- Education: Abilene Christian University Oregon State University
- Scientific career
- Fields: Biology
- Workplaces: Abilene Christian University Texas A&M University

= James E. Womack =

American biologist

James E. Womack (March 30, 1941 – August 13, 2023 ) was an American biologist and a professor at Texas A&M University.

== Birth and education ==
James E. Womack was born on March 30, 1941, in the United States. He graduated with a BS in Mathematics Ed from Abilene Christian University in 1964. After completing his BS, he went to Oregon State University and completed his PhD in Genetics in 1968.

== Academic career ==
After completing his PhD, he became an assistant professor of Biology at Abilene Christian University. He was an assistant professor of Biology from 1968 to 1971 and an associate professor of Biology from 1971 to 1973 at Abilene Christian University. Since 1973, he has been a professor at Texas A&M University.

== Research ==
James E. Womack is known for conducting pioneering research in the cattle genome. He was responsible for the development of a whole genome cattle-hamster radiation hybrid (RH) panel. This work fueled a new thrust in cattle genomics and comparative gene mapping. RH mapping is an effective tool for building ordered maps of conserved sequences, derived from genes, thus integrating linkage and physical maps of mammalian chromosomes.
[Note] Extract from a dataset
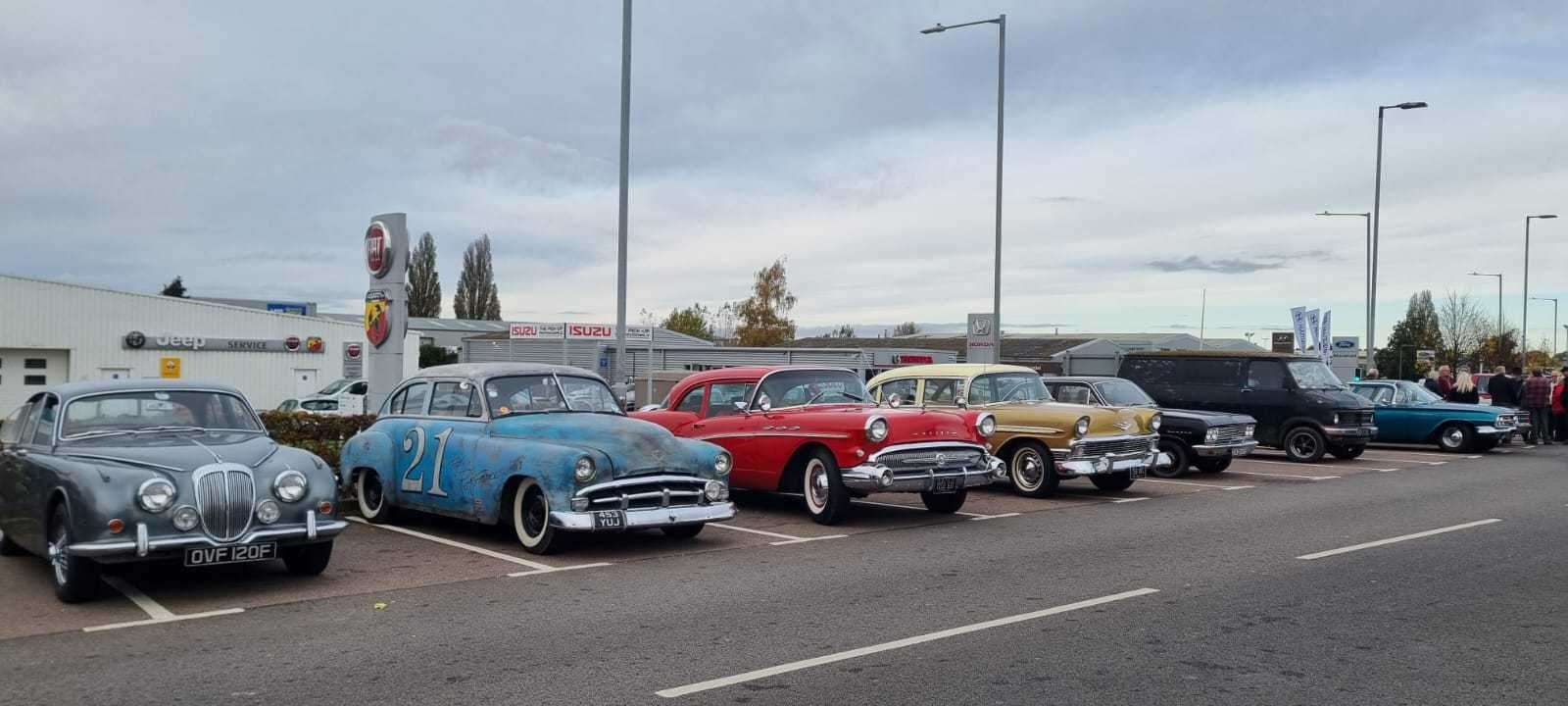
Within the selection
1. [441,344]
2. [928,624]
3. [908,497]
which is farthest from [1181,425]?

He has taken special interest in assisting the careers of young scientists, particularly those in developing countries. Many of his students have gone on to positions of international leadership in animal genomics.

== Awards and honors ==
James E. Womack has received several awards and honours for his research. In 1993, he was awarded the CIBA Prize for Research in Animal Health. In 1999, he was elected to the National Academy of Sciences. In 2001, he was awarded the Wolf Prize in Agriculture along with Roger N. Beachy of the Danforth Plant Science Center "for the use of recombinant DNA technology, to revolutionize plant and animal sciences, paving the way for applications to neighboring fields".